Digital Execution — The Bingo Board

The impact

What Six Years Actually Produced

The numbers below come from the two initial pilot facilities — GE Aviation’s McAllen Component Repair Facility in Texas and GE Power’s GEMTEC facility in Saudi Arabia. These were early deployments. What they show is what the product could do before it had fully scaled.

80k+

Labor hours saved annually per facility
Work scoping dropped from 3 hours to 30 minutes per job at McAllen alone — 54,402 hours saved annually from that change. Final inspection, WIP tracking, and scope splits added tens of thousands more.

53%

Faster lead times at GEMTEC Saudi Arabia
Lead times in the P50 cell dropped 33 days. Labor hours per job fell by 10. Customer reporting increased from 2 to 6 reports per week — a 300% jump in transparency.

$1.6M

Reduction in work-in-progress capital
Real-time part visibility at GEMTEC cut WIP inventory by 50% — $1.6 million in capital freed from paper-driven delays.

1 → 7

Design team built from scratch
Started as a team of one.

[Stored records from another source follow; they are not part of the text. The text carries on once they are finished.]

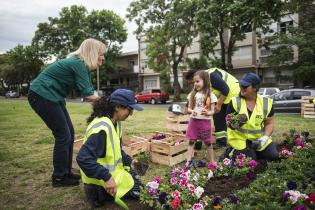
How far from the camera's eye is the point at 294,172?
3.14 meters

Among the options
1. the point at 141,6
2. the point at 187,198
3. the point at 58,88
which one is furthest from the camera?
the point at 141,6

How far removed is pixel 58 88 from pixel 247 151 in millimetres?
2623

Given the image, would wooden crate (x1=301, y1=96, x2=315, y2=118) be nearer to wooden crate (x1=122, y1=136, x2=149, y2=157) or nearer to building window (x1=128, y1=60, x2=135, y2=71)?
wooden crate (x1=122, y1=136, x2=149, y2=157)

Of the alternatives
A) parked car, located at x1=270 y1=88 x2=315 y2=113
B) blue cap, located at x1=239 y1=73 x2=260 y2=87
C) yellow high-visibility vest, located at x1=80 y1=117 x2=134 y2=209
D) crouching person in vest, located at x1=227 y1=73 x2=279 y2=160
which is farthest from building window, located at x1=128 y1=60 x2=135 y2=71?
yellow high-visibility vest, located at x1=80 y1=117 x2=134 y2=209

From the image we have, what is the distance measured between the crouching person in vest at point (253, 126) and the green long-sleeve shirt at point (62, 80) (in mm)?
2004

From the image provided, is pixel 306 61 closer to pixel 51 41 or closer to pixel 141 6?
pixel 141 6

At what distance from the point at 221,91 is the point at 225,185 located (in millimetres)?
2369

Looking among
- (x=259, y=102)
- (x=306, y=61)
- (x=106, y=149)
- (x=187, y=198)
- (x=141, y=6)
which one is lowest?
(x=187, y=198)

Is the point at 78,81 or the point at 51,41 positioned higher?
the point at 51,41

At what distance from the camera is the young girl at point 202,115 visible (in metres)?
4.84

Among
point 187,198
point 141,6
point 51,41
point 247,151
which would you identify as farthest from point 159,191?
point 51,41

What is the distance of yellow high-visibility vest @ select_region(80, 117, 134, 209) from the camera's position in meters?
2.98

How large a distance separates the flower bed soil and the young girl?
1.18 meters

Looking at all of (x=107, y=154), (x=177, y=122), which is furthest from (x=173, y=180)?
(x=177, y=122)
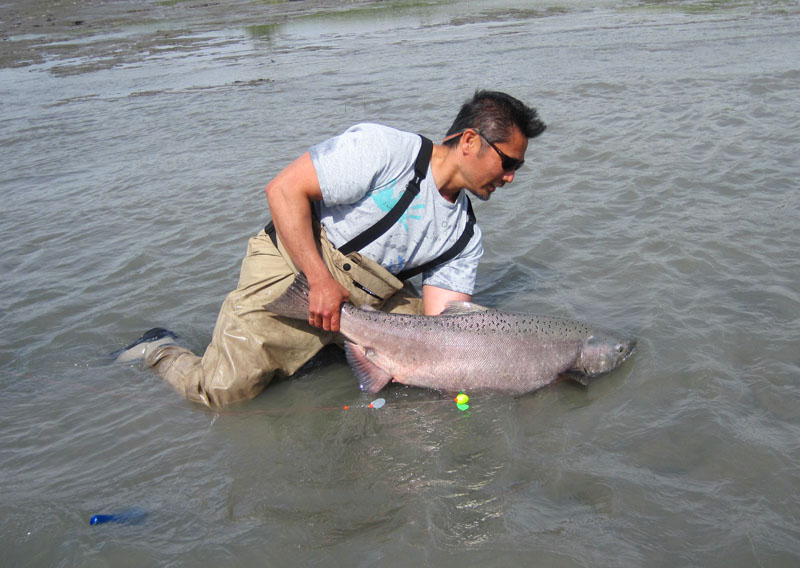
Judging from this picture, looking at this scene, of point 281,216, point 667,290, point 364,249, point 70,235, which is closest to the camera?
point 281,216

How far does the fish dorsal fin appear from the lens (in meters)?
4.33

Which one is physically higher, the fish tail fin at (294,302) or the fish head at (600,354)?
the fish tail fin at (294,302)

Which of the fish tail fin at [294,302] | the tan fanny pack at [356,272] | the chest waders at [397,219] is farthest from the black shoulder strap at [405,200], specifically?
the fish tail fin at [294,302]

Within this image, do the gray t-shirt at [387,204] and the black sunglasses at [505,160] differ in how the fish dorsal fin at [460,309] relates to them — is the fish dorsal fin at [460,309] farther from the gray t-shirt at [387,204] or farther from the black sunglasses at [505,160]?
the black sunglasses at [505,160]

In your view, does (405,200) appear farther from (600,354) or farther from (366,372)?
(600,354)

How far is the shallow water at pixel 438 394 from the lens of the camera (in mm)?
3049

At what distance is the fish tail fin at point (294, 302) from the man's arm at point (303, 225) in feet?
0.30

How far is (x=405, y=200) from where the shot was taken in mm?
3971

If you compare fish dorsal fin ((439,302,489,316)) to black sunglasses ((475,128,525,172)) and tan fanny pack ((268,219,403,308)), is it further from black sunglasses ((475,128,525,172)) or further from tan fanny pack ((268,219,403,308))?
black sunglasses ((475,128,525,172))

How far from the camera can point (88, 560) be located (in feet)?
9.61

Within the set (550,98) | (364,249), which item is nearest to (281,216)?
(364,249)

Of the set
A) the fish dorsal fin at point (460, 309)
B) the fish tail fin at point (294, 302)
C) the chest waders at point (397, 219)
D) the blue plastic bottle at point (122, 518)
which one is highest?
the chest waders at point (397, 219)

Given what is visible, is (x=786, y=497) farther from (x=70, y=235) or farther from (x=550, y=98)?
(x=550, y=98)

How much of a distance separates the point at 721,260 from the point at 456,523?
150 inches
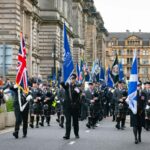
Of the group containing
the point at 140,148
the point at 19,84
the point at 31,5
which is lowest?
the point at 140,148

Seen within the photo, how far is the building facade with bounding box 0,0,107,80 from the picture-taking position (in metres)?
47.3

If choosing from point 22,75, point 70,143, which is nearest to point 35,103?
point 22,75

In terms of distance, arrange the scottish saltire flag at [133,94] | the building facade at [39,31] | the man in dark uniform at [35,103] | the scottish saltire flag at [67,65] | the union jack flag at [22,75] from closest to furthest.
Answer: the scottish saltire flag at [133,94] < the scottish saltire flag at [67,65] < the union jack flag at [22,75] < the man in dark uniform at [35,103] < the building facade at [39,31]

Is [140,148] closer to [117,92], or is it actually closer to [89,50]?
[117,92]

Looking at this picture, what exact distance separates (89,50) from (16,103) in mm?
94063

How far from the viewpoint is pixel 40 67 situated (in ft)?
A: 218

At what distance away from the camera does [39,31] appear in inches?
2613

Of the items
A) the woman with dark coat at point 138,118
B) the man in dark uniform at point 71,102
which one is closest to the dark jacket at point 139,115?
the woman with dark coat at point 138,118

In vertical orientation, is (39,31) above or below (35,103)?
above

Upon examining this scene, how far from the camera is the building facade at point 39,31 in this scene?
47.3 meters

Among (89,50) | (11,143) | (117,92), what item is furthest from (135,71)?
(89,50)

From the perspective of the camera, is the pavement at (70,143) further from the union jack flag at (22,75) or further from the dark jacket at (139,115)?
the union jack flag at (22,75)

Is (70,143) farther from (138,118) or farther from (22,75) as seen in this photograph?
(22,75)

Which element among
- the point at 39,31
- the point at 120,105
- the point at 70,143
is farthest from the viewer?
the point at 39,31
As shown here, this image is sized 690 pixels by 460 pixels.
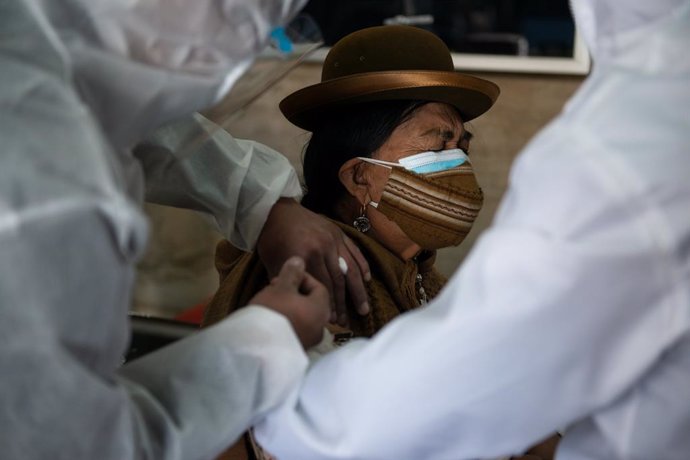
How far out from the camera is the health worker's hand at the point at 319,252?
4.90 feet

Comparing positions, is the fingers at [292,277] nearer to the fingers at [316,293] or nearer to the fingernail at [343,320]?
the fingers at [316,293]

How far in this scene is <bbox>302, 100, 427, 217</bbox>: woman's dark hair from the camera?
6.00 ft

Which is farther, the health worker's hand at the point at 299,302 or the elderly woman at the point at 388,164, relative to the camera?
the elderly woman at the point at 388,164

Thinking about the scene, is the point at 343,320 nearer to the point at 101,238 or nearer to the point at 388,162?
the point at 388,162

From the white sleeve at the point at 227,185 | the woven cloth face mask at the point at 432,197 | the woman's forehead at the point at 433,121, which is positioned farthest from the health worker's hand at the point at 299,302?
the woman's forehead at the point at 433,121

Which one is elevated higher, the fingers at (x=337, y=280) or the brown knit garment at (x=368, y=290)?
the fingers at (x=337, y=280)

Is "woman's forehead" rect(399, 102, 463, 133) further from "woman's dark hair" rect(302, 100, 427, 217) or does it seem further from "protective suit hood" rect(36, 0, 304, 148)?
"protective suit hood" rect(36, 0, 304, 148)

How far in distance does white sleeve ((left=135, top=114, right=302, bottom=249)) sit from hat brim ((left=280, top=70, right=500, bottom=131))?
231mm

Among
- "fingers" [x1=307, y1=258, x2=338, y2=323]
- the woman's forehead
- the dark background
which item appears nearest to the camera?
"fingers" [x1=307, y1=258, x2=338, y2=323]

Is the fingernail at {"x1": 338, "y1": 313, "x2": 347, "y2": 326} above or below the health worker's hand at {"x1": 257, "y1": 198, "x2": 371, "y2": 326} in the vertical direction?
below

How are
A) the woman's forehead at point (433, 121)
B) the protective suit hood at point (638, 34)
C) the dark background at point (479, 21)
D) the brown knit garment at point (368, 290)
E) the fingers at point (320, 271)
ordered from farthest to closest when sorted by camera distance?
1. the dark background at point (479, 21)
2. the woman's forehead at point (433, 121)
3. the brown knit garment at point (368, 290)
4. the fingers at point (320, 271)
5. the protective suit hood at point (638, 34)

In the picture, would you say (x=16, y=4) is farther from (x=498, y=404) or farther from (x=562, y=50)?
(x=562, y=50)

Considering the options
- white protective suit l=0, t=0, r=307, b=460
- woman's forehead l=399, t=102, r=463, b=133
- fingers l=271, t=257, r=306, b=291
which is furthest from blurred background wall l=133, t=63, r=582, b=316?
white protective suit l=0, t=0, r=307, b=460

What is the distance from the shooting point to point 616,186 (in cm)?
88
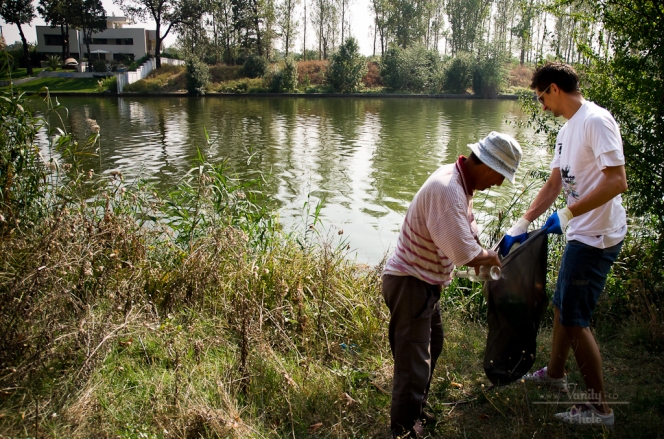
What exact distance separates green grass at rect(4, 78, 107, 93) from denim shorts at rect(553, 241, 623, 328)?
43.7m

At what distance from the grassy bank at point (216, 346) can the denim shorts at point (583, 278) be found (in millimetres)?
573

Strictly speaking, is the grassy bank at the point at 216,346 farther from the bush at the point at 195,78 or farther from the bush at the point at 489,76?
the bush at the point at 489,76

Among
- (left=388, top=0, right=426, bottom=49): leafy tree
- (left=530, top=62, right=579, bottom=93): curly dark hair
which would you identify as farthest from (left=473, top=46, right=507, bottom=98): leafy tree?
(left=530, top=62, right=579, bottom=93): curly dark hair

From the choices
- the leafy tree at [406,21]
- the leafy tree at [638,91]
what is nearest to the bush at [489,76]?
the leafy tree at [406,21]

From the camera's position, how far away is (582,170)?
2.81m

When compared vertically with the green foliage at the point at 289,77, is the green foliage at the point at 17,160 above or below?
below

Left with a distributed team of seven designers across the US and Europe, a documented design system, and a research practice that could operate independently.

Still live

Still live in all GE Vernova Shops
When GE Aviation discontinued SmartShop after COVID, GE Power had already forked the codebase. That fork is still running at GE Vernova facilities around the world — the most durable measure of whether something was worth building.

GE Aviation discontinued SmartShop in 2020 due to COVID-related funding cuts — a business decision driven by circumstance, not product performance. GE Power had already forked the codebase and continued expanding independently. SmartShop is now running across GE Vernova’s global network of shops and cells. The cumulative impact of years of deployment across that network is significantly larger than what’s captured in these pilot numbers — though those results belong to GE Vernova to report, not me.